Data provided:
========
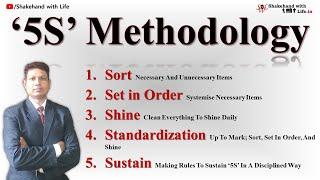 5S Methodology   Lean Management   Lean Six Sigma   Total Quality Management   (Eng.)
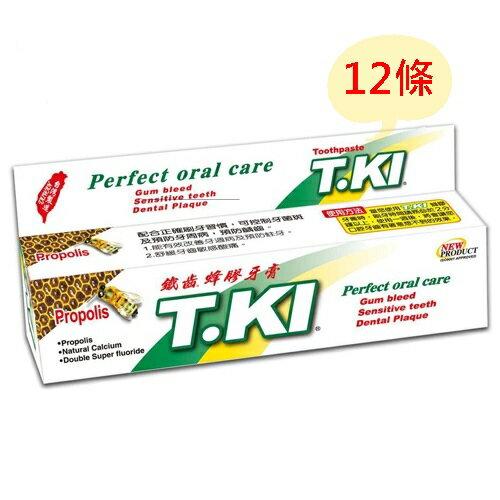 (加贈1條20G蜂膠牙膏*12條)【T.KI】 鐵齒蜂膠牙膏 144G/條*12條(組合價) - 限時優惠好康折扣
========
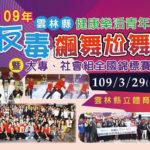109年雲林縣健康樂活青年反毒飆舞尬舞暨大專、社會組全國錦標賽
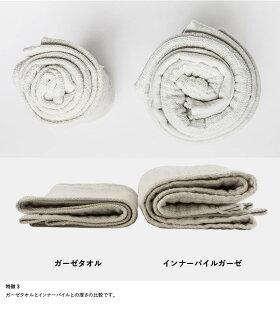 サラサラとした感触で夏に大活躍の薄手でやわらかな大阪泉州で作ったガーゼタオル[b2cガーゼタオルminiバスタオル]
========
Required action: Reproduce the listing above only between the lines holding "Lean Six Sigma" and "(加贈1條20G蜂膠牙膏*12條)【T.KI】 鐵齒蜂膠牙膏 144G/條*12條(組合價)", inclusive. Every line must match exactly, and pictures are dropped.

Task output:
 5S Methodology   Lean Management   Lean Six Sigma   Total Quality Management   (Eng.)
 (加贈1條20G蜂膠牙膏*12條)【T.KI】 鐵齒蜂膠牙膏 144G/條*12條(組合價) - 限時優惠好康折扣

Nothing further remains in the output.